= Frank Ereaut =

Bailiff of Jersey

Philip Le Feuvre House foundation stone.

Sir Herbert Frank Cobbold Ereaut (6 May 1919 – 11 September 1998) was Bailiff of Jersey from 1975 to 1985.

Sir Peter Crill was appointed Deputy Bailiff in 1974 and then succeeded Sir Frank Ereaut as Bailiff of Jersey in January 1986.

== Early life==
Ereaut was born in London, the son of Herbert Parker Ereaut (who predeceased him having been killed in active service in 1918) and May Julia Cobbold. Ereaut was the grandson of James J Ereaut, a Connétable of St Saviour.

Ereaut was educated at Victoria College Prep School in Jersey, Tormore Preparatory School in Deal and Cranleigh School. He was a Kitchener Scholar at Exeter College, Oxford. During the Second World War, he served in the Royal Army Service Corps, attaining the rank of captain.

== Legal career ==
Ereaut was called to the English and Jersey Bars in 1947.

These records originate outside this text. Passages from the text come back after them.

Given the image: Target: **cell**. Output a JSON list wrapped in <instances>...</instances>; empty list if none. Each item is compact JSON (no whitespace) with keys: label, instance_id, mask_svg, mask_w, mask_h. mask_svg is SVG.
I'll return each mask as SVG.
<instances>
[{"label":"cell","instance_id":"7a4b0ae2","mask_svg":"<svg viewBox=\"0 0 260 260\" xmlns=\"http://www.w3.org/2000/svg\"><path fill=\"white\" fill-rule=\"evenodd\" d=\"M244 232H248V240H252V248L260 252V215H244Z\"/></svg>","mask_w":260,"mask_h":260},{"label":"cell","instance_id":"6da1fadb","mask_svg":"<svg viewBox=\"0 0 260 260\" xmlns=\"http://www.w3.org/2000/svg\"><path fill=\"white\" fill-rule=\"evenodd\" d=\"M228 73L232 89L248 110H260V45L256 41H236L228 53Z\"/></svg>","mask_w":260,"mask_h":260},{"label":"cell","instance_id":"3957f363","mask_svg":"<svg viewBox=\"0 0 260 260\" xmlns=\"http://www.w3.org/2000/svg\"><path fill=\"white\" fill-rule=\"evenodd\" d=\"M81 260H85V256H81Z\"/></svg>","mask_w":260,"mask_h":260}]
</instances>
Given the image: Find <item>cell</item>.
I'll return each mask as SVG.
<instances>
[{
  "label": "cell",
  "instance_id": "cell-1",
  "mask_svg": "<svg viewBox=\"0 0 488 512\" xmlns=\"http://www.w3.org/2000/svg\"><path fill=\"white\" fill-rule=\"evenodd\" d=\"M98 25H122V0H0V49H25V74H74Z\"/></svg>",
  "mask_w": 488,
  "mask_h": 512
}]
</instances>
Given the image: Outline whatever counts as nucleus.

He was appointed HM Solicitor General in 1958 and HM Attorney General in 1962.

==Judicial appointments==
Appointment as Deputy Bailiff came in 1969 and he became Bailiff in 1975, succeeding Sir Robert Le Masurier.
His time as a Crown Officer coincided with Jersey's negotiations with the United Kingdom Government about the constitutional implications for Jersey of the United Kingdom's accession to the European Economic Community.

He was described as 'the gentlest of gentlemen'.

== Honours ==
Ereaut was knighted in 1976.

== Personal life ==
Ereaut married Kay Fitzgibbon from County Cork. They had one daughter, Elizabeth In February 1986, he was appointed a director of Standard Chartered Bank (CI).